Distributor ID: Debian
Description: Debian GNU/Linux 10 (buster)
Release: 10
Codename: buster -
Browser:
firefox 101.0.1
Thanks for reporting. Please provide a minimal reproducible example and attach it here as a zip file.
mkdocs.zip
thanks~
I tried the minial reporduce steps this moring :
- make a new mkdocs project
- change the docs/index.md (add tags on the top) and mkdocs.yml (set search.lang=ja and tags) as the zip file shows.
- "mkdocs serve" then turn to the browser and search.
if there's " no tags information in the md file " or " search.lang=en " , search dialogue can still work properly.
Thanks for providing the reproduction! Indeed, this seems to be a problem with the Japanese segmenter.
Thanks alot , then is it possible to be fixed in here or we need to wait for lunr to make some changes
I'll see if we can work around it.
I got a similar error when I'm using tags:
in some .md
documents.
After removing those tags
settings (it's not something that we are using) it works, but probably not everybody could remove them.
My mistake, I found the error, as we made a migration from Pelikan, tags were added separated from ,
.
Okay, so I've taken some time to investigate the issue, and I'm confident to say that it's originating from the tokenizer that is shipped with Japanese language support in lunr-languages (our upstream dependency), shipping a custom implementation that seems to be incompatible with lunr's implementation (also see MihaiValentin/lunr-languages#45 (comment)):
I think you have two options here:
- Create a minimal reproducible example and file the issue upstream
- Switch to Insiders, since we completely rewrote the search, including segmentation for Japanese and Chinese
I rewrote the tokenizer completely from scratch, since lunr's default tokenizer has several problems. If you're interested how it works, I wrote a blog article about it.

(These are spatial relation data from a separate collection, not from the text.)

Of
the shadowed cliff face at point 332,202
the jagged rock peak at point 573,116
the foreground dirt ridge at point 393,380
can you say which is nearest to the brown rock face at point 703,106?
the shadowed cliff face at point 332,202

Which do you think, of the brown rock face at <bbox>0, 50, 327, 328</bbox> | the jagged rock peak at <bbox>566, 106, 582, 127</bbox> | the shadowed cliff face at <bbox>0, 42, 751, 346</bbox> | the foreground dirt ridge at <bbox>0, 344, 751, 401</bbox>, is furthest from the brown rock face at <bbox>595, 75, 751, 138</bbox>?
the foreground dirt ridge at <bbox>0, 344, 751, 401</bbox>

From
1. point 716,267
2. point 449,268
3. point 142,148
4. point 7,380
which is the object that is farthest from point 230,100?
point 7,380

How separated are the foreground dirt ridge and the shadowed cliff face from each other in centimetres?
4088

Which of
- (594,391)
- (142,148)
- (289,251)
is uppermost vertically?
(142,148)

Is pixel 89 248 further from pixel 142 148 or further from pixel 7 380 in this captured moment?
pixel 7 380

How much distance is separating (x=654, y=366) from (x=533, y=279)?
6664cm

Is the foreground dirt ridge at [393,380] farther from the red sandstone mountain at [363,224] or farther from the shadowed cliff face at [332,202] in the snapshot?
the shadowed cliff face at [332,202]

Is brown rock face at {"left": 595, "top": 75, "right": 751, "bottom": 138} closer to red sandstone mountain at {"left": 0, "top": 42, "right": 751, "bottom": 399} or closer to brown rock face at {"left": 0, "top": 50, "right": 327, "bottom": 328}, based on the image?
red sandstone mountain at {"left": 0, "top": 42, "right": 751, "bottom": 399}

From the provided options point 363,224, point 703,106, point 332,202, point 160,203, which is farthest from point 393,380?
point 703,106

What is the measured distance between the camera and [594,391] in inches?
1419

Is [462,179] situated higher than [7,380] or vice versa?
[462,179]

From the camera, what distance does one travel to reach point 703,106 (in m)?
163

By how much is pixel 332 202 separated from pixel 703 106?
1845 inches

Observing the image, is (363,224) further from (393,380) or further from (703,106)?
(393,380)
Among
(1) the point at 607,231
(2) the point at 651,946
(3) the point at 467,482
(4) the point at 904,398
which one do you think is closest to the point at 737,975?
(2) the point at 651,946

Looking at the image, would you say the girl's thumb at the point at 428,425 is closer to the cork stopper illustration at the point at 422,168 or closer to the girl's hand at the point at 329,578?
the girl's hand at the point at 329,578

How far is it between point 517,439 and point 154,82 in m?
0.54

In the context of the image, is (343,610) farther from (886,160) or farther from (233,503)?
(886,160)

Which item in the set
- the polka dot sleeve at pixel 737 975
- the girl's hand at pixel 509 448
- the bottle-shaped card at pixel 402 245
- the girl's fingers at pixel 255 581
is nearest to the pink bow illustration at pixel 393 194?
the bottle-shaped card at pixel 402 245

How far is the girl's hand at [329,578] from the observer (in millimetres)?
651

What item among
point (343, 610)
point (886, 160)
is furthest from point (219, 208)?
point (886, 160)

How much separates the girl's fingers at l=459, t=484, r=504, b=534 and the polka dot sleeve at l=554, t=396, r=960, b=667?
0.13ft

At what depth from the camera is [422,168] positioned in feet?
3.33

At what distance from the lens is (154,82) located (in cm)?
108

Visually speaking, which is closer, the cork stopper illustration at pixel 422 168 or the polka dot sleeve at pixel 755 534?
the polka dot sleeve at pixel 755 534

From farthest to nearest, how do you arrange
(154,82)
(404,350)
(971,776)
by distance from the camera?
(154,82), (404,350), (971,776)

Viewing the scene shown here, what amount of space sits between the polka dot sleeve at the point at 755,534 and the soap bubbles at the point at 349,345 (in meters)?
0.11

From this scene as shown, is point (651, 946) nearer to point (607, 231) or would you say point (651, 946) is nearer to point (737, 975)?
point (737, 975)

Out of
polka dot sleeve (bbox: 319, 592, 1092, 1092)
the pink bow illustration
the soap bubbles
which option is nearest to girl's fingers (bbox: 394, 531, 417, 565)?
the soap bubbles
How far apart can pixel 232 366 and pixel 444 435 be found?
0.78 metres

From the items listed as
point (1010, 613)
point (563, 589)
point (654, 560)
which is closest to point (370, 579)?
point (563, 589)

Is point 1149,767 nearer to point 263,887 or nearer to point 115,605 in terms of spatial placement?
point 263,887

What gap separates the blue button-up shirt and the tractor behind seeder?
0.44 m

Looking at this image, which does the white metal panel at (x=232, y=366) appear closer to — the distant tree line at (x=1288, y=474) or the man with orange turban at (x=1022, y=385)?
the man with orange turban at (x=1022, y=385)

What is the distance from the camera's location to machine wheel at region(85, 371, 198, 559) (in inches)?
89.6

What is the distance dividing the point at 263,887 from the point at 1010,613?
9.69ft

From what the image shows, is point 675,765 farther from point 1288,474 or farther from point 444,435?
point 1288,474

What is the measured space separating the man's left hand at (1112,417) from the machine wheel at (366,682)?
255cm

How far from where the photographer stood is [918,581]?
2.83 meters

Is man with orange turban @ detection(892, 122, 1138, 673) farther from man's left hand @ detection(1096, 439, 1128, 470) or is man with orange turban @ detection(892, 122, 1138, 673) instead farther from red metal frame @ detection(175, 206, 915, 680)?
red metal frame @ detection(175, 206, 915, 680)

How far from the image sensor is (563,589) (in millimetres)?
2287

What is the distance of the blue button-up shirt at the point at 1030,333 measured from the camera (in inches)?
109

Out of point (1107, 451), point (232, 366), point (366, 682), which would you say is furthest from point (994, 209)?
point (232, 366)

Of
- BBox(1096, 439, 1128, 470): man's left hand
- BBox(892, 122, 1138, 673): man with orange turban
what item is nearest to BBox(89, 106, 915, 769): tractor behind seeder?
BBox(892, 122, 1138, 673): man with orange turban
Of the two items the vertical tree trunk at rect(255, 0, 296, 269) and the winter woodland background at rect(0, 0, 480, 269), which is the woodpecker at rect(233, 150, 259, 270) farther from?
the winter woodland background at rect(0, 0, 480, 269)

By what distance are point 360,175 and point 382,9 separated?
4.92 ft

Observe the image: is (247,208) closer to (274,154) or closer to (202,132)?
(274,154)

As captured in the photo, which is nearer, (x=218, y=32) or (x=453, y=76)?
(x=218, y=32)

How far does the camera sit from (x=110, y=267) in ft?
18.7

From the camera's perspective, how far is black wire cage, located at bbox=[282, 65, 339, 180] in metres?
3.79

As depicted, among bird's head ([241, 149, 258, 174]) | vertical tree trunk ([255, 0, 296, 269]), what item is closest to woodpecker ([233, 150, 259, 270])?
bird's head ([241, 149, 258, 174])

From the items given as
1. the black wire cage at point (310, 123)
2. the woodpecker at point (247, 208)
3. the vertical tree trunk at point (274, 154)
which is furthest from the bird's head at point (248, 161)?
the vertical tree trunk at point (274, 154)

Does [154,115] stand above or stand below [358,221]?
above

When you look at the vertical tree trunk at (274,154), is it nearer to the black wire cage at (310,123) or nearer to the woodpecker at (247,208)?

I'm afraid this is not back-portable without pulling in the entire source code of the new tokenizer, which is bound to the Carolina Reaper funding goal.
With that said, I'm closing this issue. I understand that switching to Insiders might not be an option for some users, but it's all I can offer right now. Other than that, reporting this upstream might be a good idea nonetheless.
Got it. Thank you for taking time to investigate on this. You're doing an awesome job , I wish I could afford switching to Insiders someday.